(Material for the task)

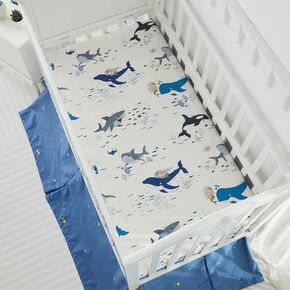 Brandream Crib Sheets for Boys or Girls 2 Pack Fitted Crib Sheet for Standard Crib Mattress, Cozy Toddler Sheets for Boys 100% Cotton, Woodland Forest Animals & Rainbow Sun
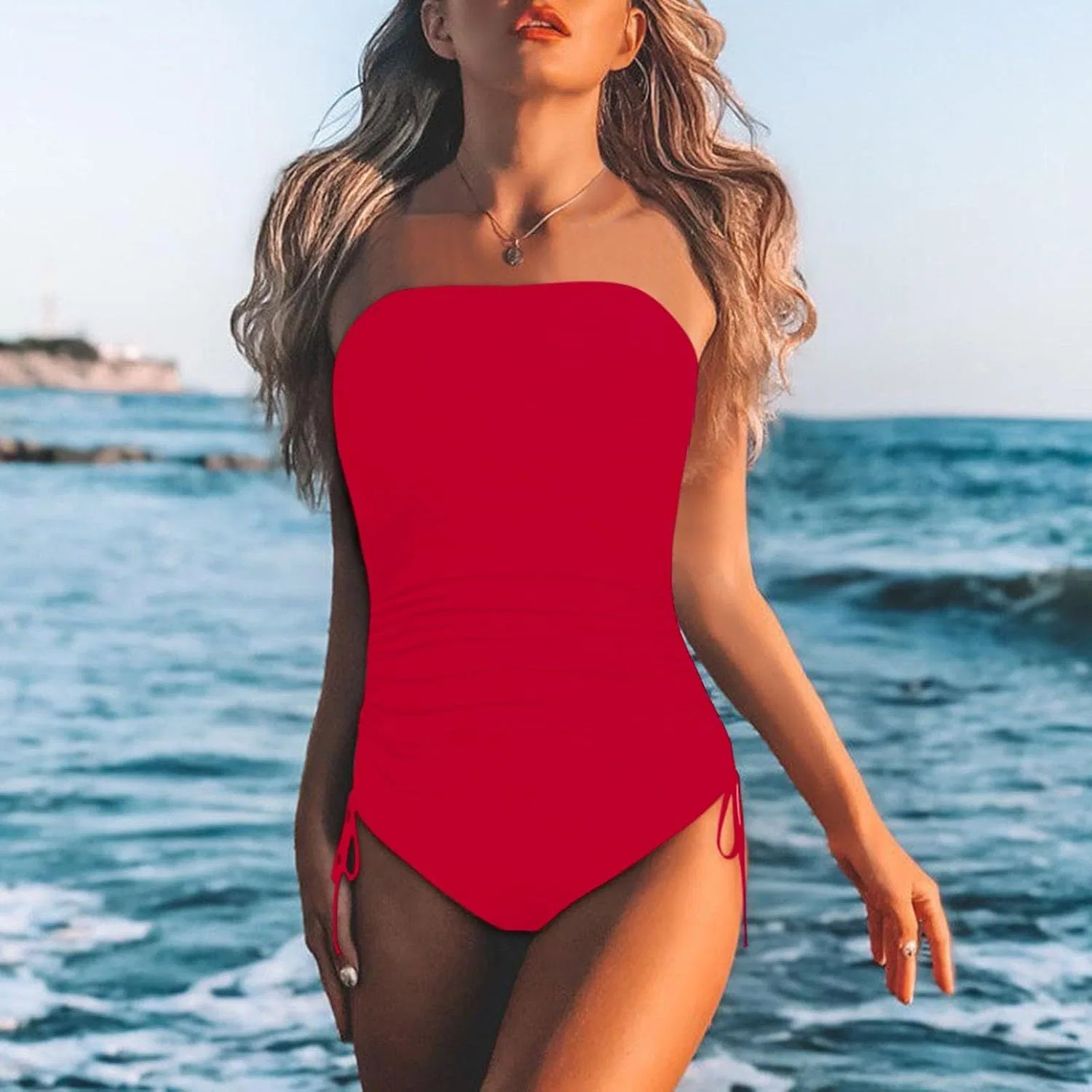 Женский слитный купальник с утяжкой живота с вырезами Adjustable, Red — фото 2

(End Material for the task)
(Material for the task)

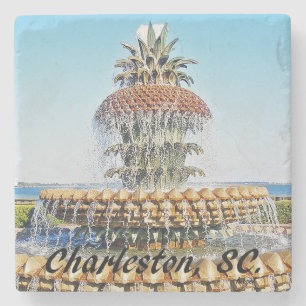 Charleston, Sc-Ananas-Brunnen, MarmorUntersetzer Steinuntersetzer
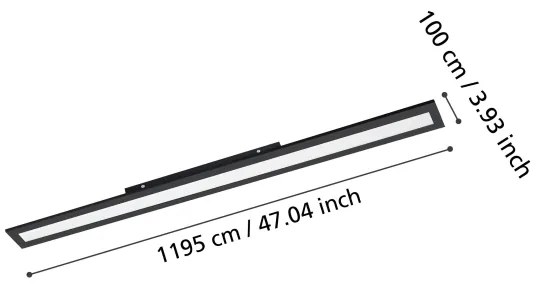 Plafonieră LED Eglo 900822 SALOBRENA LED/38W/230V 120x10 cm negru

(End Material for the task)
(Material for the task)

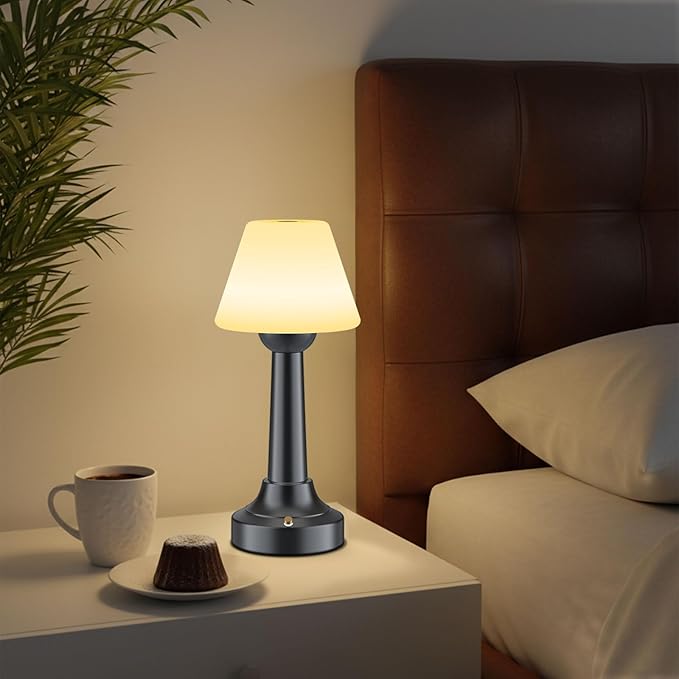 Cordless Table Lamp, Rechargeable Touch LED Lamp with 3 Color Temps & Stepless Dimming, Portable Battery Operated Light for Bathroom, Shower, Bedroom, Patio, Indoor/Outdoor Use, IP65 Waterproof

(End Material for the task)

In the entries above, find the line with "Charleston, Sc-Ananas-Brunnen, MarmorUntersetzer" and the line with "Plafonieră LED Eglo". Write out exactly those two lines and every line between them, pictures excluded.

■ **Result below**
 Charleston, Sc-Ananas-Brunnen, MarmorUntersetzer Steinuntersetzer
 Plafonieră LED Eglo 900822 SALOBRENA LED/38W/230V 120x10 cm negru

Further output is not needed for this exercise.